**DATA EXTRACT:**
□ □ □ □

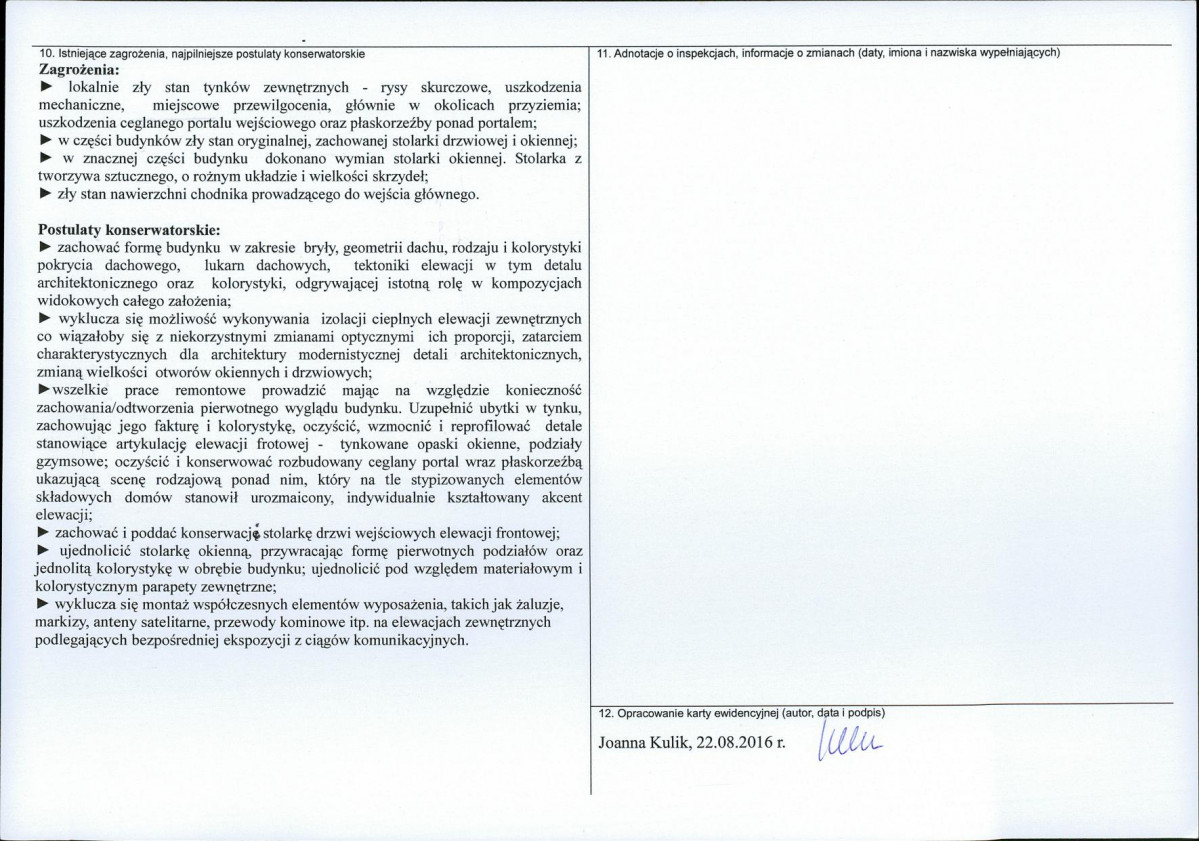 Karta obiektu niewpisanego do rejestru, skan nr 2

□ □ □ □

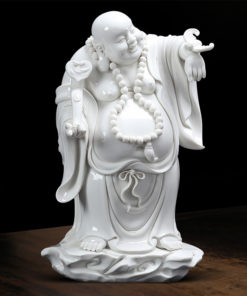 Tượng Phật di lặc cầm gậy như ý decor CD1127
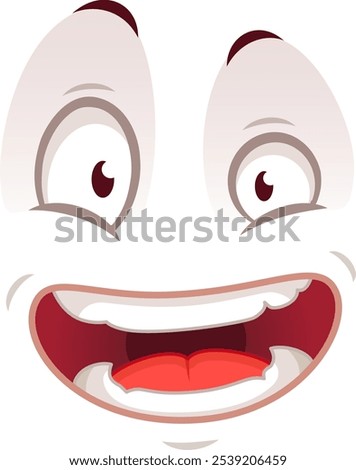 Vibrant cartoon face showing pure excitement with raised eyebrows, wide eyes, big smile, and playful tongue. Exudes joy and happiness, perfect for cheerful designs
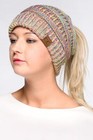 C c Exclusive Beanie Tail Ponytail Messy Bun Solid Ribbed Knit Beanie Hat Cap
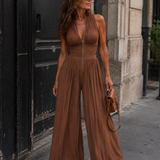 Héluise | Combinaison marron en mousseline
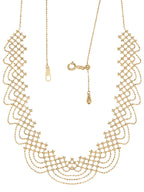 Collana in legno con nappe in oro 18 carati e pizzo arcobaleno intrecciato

□ □ □ □

**WHAT TO DO:** In the lines of the listing from the one containing "Tượng Phật di lặc cầm gậy như ý decor CD1127" through the one containing "Collana in legno", inclusive, substitute "comic" for "cartoon" and give those lines again with nothing else changed and without the pictures.

**RESULT BELOW:**
 Tượng Phật di lặc cầm gậy như ý decor CD1127
 Vibrant comic face showing pure excitement with raised eyebrows, wide eyes, big smile, and playful tongue. Exudes joy and happiness, perfect for cheerful designs
 C c Exclusive Beanie Tail Ponytail Messy Bun Solid Ribbed Knit Beanie Hat Cap
 Héluise | Combinaison marron en mousseline
 Collana in legno con nappe in oro 18 carati e pizzo arcobaleno intrecciato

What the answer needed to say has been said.